The seed data consists of 5 tables:
accounts deliveries variants
+-----------+ +-------------+ +-----------+
| account_id| | delivery_id | | variant_id|
| first_name| | week_number | | name |
| last_name | | delivery_date| | price_cents|
| email | +-------------+ +-----------+
| created_at|
+-----------+
\ |
\ |
v v
orders
+------------+
| order_id |
| account_id | --> accounts
| delivery_id| --> deliveries
| skip | (boolean)
| created_at |
+------------+
|
v
line_items (only when skip = False)
+--------------+
| line_item_id |
| order_id | --> orders
| variant_id | --> variants
| quantity |
+--------------+
There are 50 accounts and 52 delivery weeks. The first 5 accounts have been hardcoded with specific patterns to test edge cases. Accounts 6-50 have randomized skip behavior (~20% skip rate).
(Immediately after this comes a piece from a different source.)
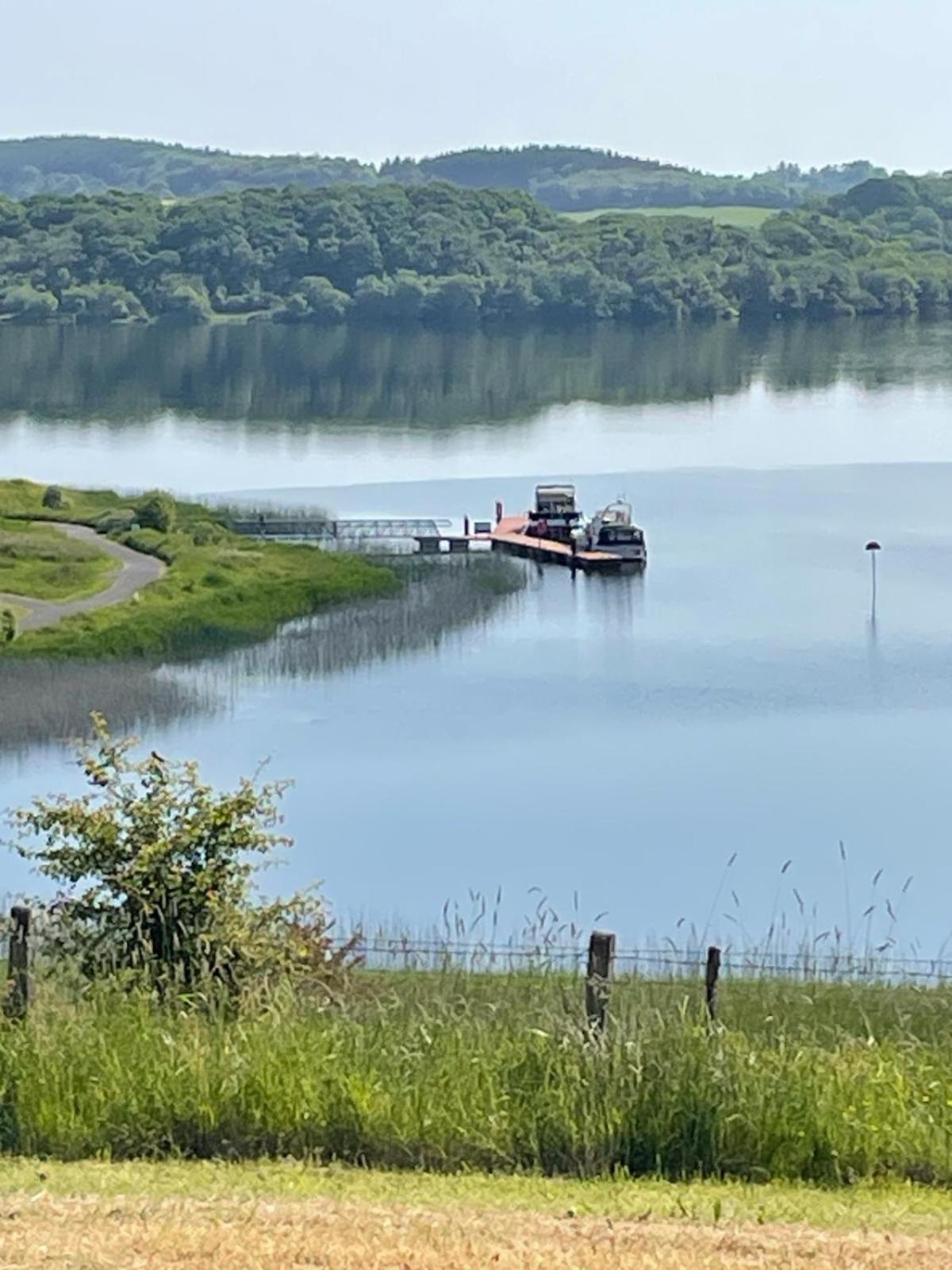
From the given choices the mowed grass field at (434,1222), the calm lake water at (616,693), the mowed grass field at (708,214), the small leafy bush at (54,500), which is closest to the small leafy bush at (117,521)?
the small leafy bush at (54,500)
Build a dbt pipeline organized into three layers:
-
Staging (
models/staging/) -- Already provided. Clean, typed versions of the raw seed tables. -
Intermediate (
models/intermediate/) -- This is where the core logic lives. Build models that:- Join orders with deliveries to get a timeline per account.
- Identify consecutive skip streaks (the "gaps and islands" problem).
- Flag when a shadow cancellation occurs (3rd consecutive skip).
- Flag when a re-engagement occurs (first non-skip after shadow cancellation).
-
Marts (
models/marts/) -- Final output table(s). At minimum, produce a model that shows:- Per week: the count of new shadow cancellations and the count of re-engagements.
- This is the table you will visualize in Rill.
- Python 3.10+
- Install the Python dependencies:
pip install dbt-duckdb pandas faker- Rill Developer (for visualization):
curl -s https://cdn.rilldata.com/install.sh | bashWindows users: check the Rill installation docs for alternative instructions.
python generate_data.pyThis creates 5 CSV files in the seeds/ directory.
dbt seed --profiles-dir .This loads the CSVs into a local data.duckdb file. The --profiles-dir . flag tells dbt to use the profiles.yml in the project root rather than ~/.dbt/.
Build out the intermediate and marts models in:
models/intermediate/-- your transformation logicmodels/marts/-- your final output tables
The staging layer is already provided as a reference for the pattern. Use {{ ref('stg_orders') }} etc. to reference upstream models.
dbt build --profiles-dir .This runs seeds, models, and tests. Fix any failures before proceeding.
rill startRill will start a local server. Connect it to the data.duckdb file and build a line chart showing:
- New shadow cancellations per week
- Re-engagements per week
If you are short on time, this step is optional. A screenshot, a brief write-up describing what you would build, or even just the final SQL query backing the chart is acceptable.
.
├── README.md
├── generate_data.py
├── dbt_project.yml
├── profiles.yml
├── seeds/
│ ├── accounts.csv
│ ├── deliveries.csv
│ ├── variants.csv
│ ├── orders.csv
│ └── line_items.csv
└── models/
├── staging/
│ ├── schema.yml
│ ├── stg_accounts.sql
│ ├── stg_deliveries.sql
│ ├── stg_variants.sql
│ ├── stg_orders.sql
│ └── stg_line_items.sql
├── intermediate/
│ └── (your models here)
└── marts/
└── (your models here)
| Criteria | What We're Looking For |
|---|---|
| Correctness | Does your logic correctly handle all edge cases, including the hardcoded test accounts? |
| SQL Proficiency | Clean, readable SQL. Effective use of window functions and CTEs. |
| dbt Best Practices | Proper use of ref(), layered model organization, schema documentation. |
| Data Modeling | Thoughtful intermediate models that break the problem into logical steps. |
| Visualization (Bonus) | A clear Rill dashboard showing the two metrics over time. |
| Documentation | Brief comments or a short write-up explaining your approach and any assumptions. |
Good luck! We are excited to see your approach.